— BEGIN Entries supplied —
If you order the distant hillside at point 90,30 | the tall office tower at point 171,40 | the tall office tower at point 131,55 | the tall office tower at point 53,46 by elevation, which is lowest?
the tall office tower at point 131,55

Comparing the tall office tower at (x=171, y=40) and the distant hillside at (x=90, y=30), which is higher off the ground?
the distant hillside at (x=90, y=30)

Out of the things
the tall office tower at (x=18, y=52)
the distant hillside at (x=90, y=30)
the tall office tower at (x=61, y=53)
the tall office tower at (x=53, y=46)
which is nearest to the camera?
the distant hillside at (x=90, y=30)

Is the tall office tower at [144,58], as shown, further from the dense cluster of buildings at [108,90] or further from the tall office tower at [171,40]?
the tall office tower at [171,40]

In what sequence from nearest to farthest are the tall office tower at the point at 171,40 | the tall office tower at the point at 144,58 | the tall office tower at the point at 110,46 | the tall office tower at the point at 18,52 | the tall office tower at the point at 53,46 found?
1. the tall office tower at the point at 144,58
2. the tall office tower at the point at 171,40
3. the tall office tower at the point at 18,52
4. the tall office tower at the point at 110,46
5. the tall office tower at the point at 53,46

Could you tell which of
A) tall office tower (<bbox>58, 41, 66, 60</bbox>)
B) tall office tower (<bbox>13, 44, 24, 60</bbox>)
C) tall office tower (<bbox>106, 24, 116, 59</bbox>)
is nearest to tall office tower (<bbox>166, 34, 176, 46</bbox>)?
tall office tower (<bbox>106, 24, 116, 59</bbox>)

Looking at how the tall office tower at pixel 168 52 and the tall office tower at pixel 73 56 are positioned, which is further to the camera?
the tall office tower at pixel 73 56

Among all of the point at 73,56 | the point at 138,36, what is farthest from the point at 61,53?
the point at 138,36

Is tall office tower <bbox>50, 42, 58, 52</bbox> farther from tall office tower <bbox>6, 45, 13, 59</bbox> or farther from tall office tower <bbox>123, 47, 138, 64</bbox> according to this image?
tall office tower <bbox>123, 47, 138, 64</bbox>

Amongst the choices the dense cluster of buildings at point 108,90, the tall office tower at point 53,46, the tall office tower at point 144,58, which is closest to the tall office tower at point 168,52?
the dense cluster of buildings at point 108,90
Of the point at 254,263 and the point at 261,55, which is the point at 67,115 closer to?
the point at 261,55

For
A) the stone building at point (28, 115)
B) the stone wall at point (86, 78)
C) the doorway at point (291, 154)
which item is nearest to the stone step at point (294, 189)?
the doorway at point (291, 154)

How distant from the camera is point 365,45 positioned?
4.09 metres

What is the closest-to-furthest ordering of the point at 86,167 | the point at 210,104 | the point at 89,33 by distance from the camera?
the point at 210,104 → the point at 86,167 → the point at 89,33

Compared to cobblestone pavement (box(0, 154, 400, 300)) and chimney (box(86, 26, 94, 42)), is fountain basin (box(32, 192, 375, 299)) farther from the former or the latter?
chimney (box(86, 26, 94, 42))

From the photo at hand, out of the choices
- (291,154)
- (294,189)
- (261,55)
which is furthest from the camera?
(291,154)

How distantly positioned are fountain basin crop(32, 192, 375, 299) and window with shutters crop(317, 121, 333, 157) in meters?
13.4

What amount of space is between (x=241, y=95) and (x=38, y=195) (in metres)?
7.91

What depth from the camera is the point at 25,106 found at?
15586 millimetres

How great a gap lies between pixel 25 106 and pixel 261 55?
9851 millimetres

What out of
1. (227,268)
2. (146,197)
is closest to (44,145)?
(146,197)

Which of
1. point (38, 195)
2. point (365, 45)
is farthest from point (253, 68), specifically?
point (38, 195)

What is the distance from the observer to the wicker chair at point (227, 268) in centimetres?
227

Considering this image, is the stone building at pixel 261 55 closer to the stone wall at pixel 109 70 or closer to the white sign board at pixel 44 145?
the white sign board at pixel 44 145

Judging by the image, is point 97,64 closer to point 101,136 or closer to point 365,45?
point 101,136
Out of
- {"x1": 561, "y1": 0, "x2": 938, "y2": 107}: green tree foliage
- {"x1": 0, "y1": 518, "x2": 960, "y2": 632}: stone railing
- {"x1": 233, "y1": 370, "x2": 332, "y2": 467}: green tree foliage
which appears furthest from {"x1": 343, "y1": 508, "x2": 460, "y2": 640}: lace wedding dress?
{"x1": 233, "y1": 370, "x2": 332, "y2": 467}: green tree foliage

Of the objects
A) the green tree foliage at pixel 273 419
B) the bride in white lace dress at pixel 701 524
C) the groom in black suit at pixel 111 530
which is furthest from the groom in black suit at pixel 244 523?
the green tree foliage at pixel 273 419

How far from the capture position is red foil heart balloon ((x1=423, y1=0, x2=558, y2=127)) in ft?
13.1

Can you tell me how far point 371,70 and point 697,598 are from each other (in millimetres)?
— END Entries supplied —
Would you quote, exactly and only, the lines from the one containing "Of the objects" to the end of the entries?

Of the objects
A) the green tree foliage at pixel 273 419
B) the bride in white lace dress at pixel 701 524
C) the groom in black suit at pixel 111 530
which is furthest from the groom in black suit at pixel 244 523?
the green tree foliage at pixel 273 419

How far from the capture position is red foil heart balloon ((x1=423, y1=0, x2=558, y2=127)) in ft?
13.1

Can you tell me how far point 371,70 and point 697,598 are from each other (in millimetres)?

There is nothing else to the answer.